### WHAT THE TASK REQUIRES
Say how many lines in the listing below contain the word "burst". Give the number alone.

*** DATA FOR REVIEW ***

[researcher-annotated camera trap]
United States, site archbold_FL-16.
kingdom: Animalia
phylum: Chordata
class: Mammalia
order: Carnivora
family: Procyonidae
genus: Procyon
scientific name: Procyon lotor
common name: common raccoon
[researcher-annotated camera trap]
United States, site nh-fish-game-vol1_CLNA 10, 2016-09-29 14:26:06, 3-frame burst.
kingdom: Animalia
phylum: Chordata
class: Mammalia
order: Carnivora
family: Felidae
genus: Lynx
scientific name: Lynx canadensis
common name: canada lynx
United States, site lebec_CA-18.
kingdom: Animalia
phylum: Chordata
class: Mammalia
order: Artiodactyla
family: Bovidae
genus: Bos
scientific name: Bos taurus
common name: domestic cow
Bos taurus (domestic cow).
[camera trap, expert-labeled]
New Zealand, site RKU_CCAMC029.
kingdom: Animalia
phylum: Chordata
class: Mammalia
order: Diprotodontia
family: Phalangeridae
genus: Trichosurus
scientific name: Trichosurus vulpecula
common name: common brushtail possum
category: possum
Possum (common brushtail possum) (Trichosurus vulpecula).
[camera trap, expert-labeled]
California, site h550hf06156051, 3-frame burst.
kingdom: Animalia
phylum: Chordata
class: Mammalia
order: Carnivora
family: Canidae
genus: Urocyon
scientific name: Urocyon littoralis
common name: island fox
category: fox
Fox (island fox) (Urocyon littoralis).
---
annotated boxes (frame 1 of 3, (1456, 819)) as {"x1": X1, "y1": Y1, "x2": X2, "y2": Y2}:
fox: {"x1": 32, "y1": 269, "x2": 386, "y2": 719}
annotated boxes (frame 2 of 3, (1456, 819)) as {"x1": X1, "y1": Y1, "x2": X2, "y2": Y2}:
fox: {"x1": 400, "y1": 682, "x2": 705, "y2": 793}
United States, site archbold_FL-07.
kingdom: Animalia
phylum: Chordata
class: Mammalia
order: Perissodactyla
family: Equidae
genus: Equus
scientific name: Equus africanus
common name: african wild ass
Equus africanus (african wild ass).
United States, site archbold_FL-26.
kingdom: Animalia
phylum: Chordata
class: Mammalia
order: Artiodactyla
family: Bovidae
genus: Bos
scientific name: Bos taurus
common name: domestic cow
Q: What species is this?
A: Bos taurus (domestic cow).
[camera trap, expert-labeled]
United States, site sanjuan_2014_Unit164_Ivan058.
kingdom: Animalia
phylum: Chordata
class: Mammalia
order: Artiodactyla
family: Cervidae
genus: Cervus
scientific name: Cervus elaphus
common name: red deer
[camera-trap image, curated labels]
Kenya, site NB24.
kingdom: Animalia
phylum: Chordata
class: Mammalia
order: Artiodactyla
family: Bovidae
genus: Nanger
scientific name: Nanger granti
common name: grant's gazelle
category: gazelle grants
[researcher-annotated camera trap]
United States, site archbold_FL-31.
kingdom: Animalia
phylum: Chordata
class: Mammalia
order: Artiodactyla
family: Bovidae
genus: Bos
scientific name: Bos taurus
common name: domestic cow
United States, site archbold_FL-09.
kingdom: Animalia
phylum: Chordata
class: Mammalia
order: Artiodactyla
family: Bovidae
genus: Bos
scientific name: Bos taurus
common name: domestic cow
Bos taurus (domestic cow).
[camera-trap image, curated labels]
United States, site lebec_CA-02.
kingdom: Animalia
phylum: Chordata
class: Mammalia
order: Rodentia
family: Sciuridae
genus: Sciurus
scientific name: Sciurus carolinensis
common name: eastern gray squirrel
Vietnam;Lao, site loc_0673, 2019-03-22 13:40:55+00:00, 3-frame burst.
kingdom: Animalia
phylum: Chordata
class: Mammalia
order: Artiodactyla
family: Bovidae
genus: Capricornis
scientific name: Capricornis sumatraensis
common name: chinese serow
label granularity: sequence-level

*** End of DATA FOR REVIEW ***

### RESPONSE TO THE TASK
3